Materials and Methods
Antibodies, chemicals and cell lines
Antibodies for Bax (No.2772), Bcl-xL (No.2764), Bid (No.2002), Bim (No.2819), caspase-3 (No.9662), caspase-8 (No.9748), caspase-9 (No.9508), phospho-Chk1 (No.23425), GAPDH (No.2018), γ-H2Ax (Ser 139; No.9718S), cIAP1 (No.4952), Mcl-1 (No.4572) and XIAP (No.2042) were from Cell Signaling (Danvers, MA, USA). PIDD antibody (ALX-804–837) was from Enzo Life Sciences (Farmingdale, NY, USA). Caspase-10 antibody (M059–3) was purchased from MBL (Woburn, MA, USA) and caspase-2 antibody (MAB3507) from Millipore (Billerica, MA, USA). Erlotinib was initially provided as gift from Genentech (San Francisco, CA, USA) and later acquired from LC Laboratories (Woburn, MA, USA). TAT-NBI1 was synthesized as described previously22 and it is also available from Calbiochem (Darmstadt, Germany); RC and etoposide were from Sigma (Munich, Germany) and necrostatin-1 from Enzo Life Sciences. The MDA-MB-468, SKBr3, MCF-7, A549, Jurkat, HL60 and Saos-2 cell lines were purchased from ATCC (Barcelona, Spain).
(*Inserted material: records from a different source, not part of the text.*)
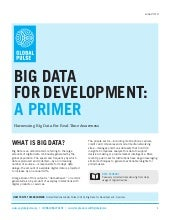 Big Data For Development A Primer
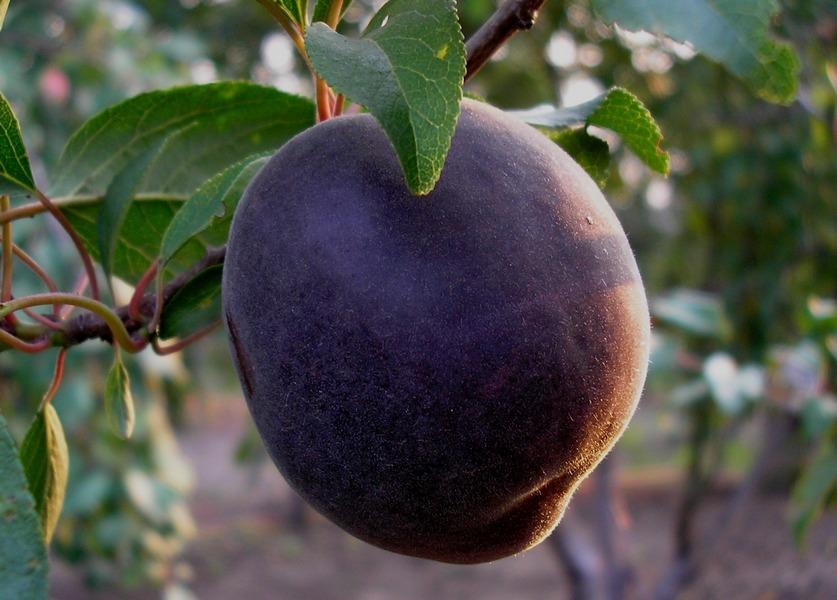 Черный сорт абрикоса для дачи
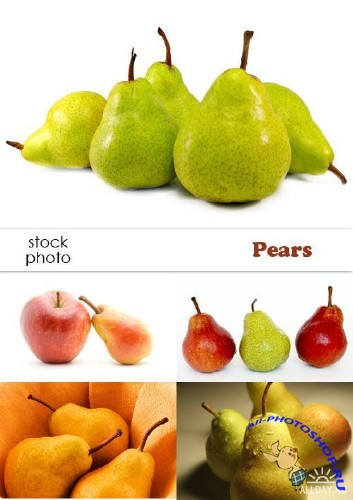 Stock foto - Pears | Груши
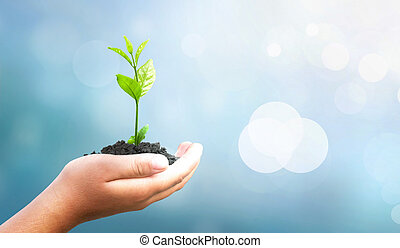 Human hands holding tree over blurred blue sky and water background
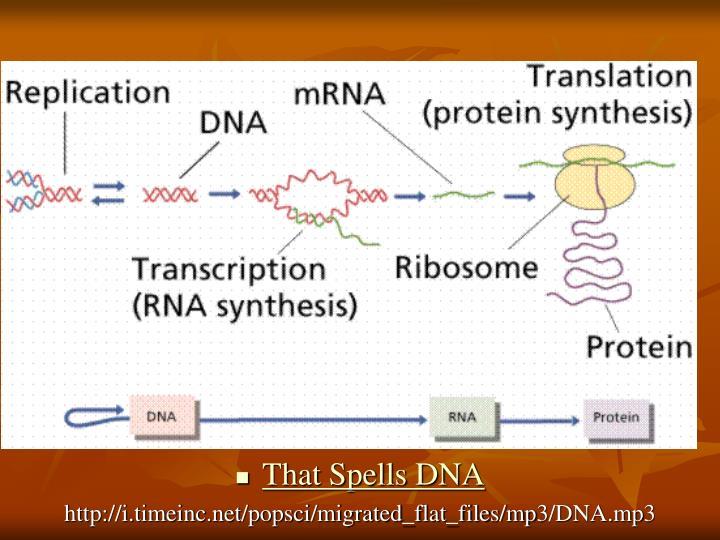 That Spells DNA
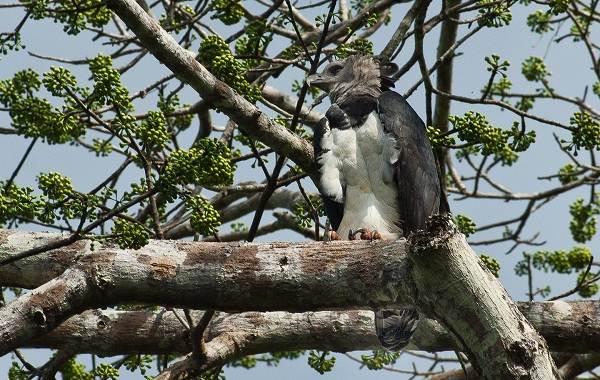 Гарпия-птица-Описание-особенности-виды-образ-жизни-и-среда-обитания-гарпии-3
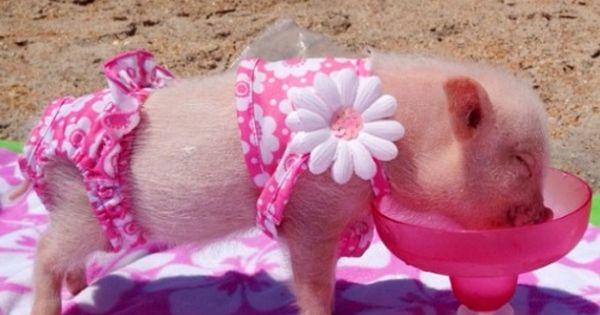 Little Piggy In Bikini Too Cute Pigs Pinterest Pets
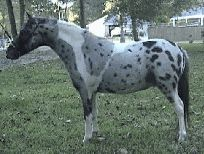 Pintaloosa: a cross between an appaloosa-spotted horse and a pinto-spotted horse.  Frowned upon in horses, but sought-after in miniatures like this one.  The degradation of individual patterns is feared if registries were to allow or encourage this pattern-mixing.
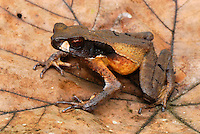 Masked Toad (Bufo haematiticus), adult on leaf, San Cipriano Reserve, Cauca, Colombia, South America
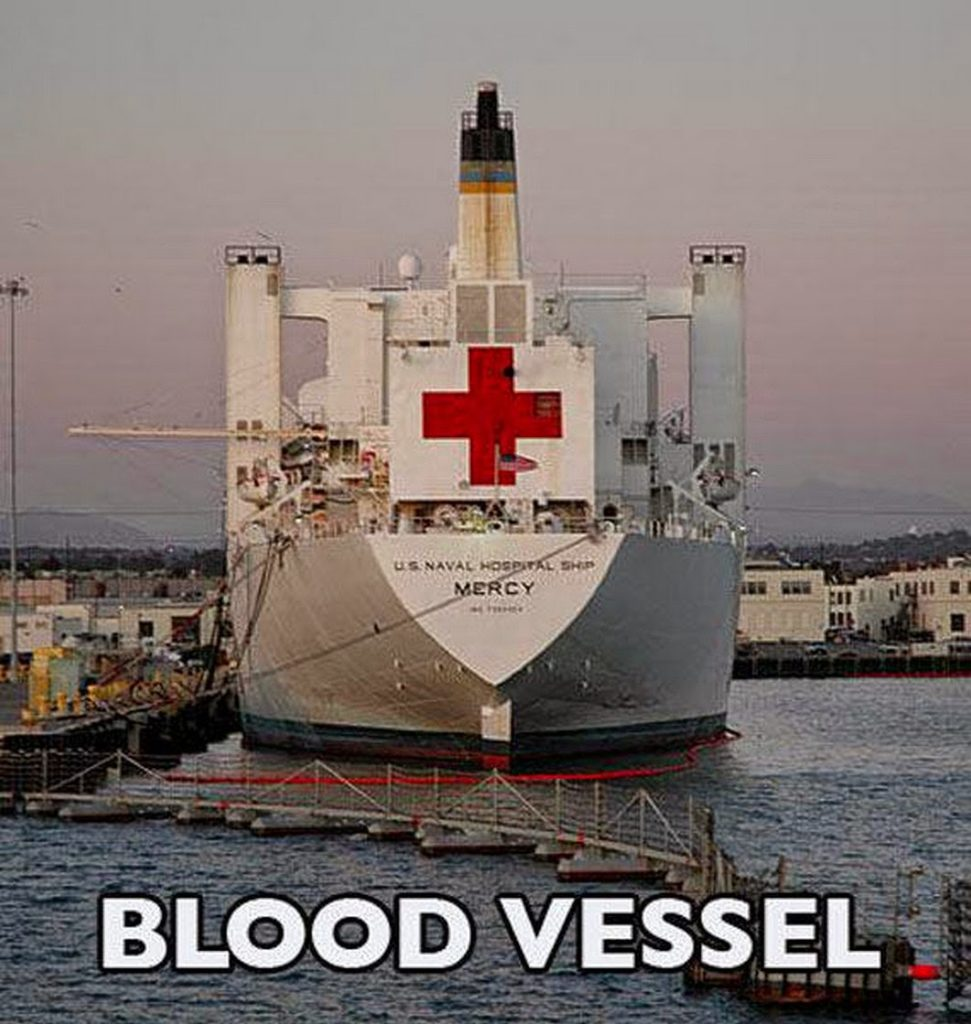 Blood vessel red cross boat pun, ship pun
Cell media (Leibovitz’s l-15, DMEM, McCoys 5A, F12, RPMI) and fetal bovine serum was purchased for the different cell lines from GIBCO BRL Life Technologies (Paisley, UK).
Cell cultures
A549, MCF-7 and Saos-2 cell lines were grown in DMEM, the SKBr3 cell line was grown in McCoy’s and the HL-60 and Jurkat cell lines were grown in RPMI. All these media were supplemented with 10% fetal bovine serum and the cultures were maintained at 37 °C under a 5% CO2 atmosphere. The MDA-MB-468 and MDA-MB-231 cell lines were grown as a monolayer in Leibovitz's l-15 medium supplemented with 10% fetal bovine serum at 37 °C without CO2.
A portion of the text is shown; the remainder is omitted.